Page-level text extractions:
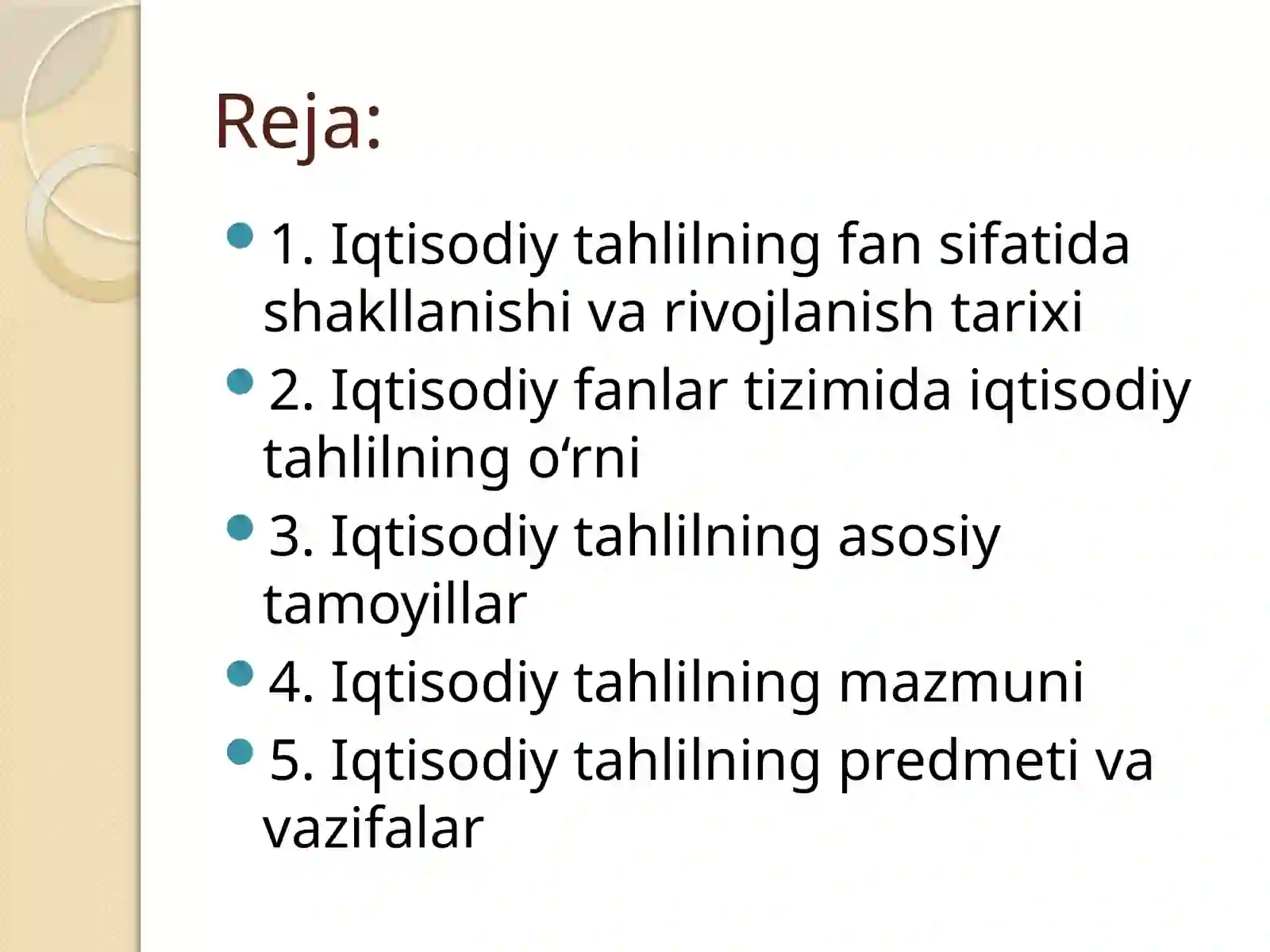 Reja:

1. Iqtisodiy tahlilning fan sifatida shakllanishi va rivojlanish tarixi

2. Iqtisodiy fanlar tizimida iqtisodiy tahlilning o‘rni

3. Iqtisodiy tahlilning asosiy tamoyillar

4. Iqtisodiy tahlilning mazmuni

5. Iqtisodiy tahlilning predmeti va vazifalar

--

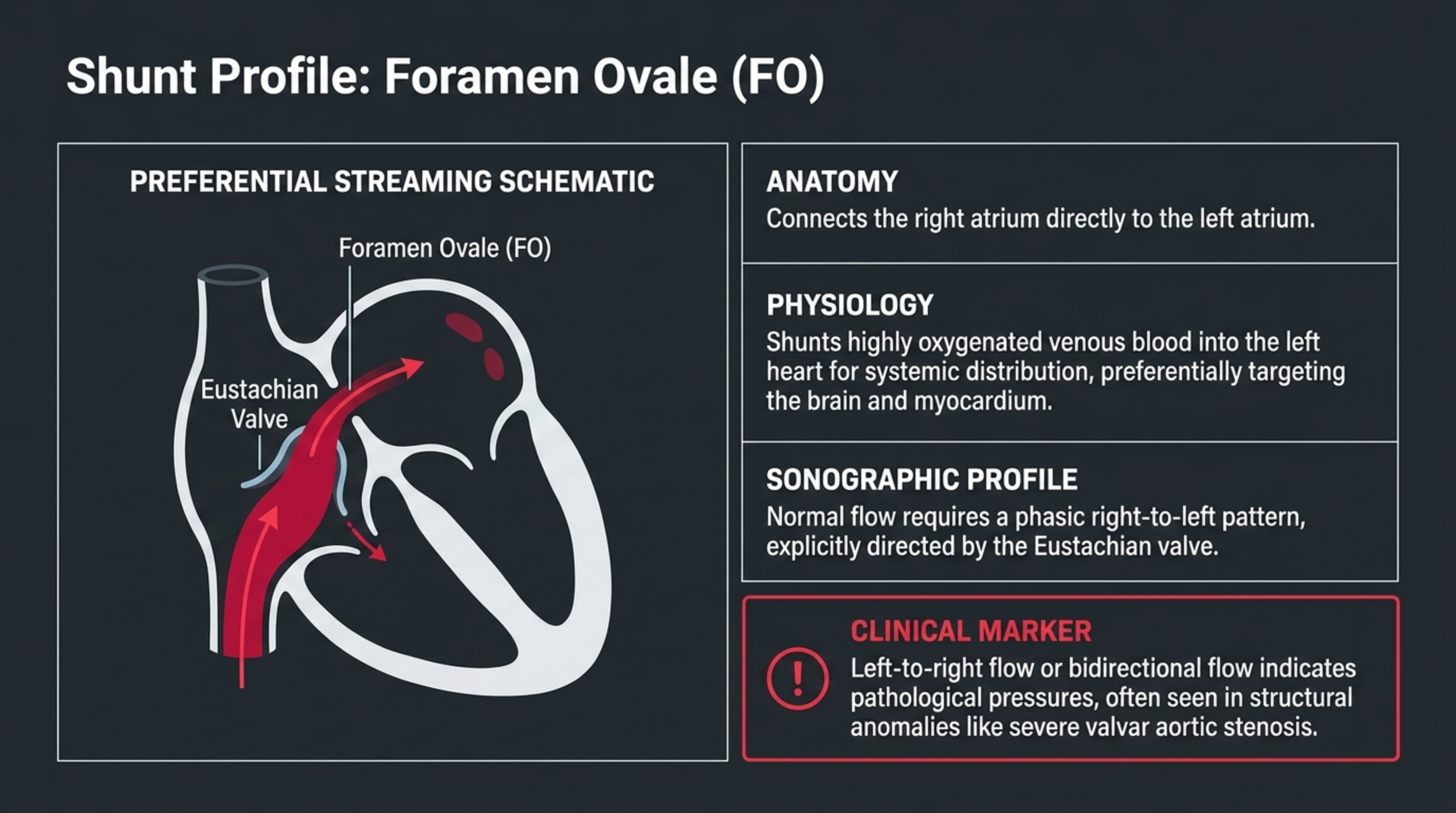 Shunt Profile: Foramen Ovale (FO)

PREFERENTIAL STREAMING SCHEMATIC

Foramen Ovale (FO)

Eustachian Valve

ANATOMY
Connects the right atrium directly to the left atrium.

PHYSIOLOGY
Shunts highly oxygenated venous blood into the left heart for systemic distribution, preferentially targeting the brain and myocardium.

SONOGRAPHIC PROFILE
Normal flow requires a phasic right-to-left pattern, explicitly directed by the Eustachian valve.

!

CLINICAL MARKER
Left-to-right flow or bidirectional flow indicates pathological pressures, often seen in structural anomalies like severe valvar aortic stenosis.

§ **Requirement**
From the entries above, return exactly the line containing "Connects the right", the line containing "Left-to-right flow or", and all lines between, and nothing else.

§ **Answer space**
Connects the right atrium directly to the left atrium.

PHYSIOLOGY
Shunts highly oxygenated venous blood into the left heart for systemic distribution, preferentially targeting the brain and myocardium.

SONOGRAPHIC PROFILE
Normal flow requires a phasic right-to-left pattern, explicitly directed by the Eustachian valve.

!

CLINICAL MARKER
Left-to-right flow or bidirectional flow indicates pathological pressures, often seen in structural anomalies like severe valvar aortic stenosis.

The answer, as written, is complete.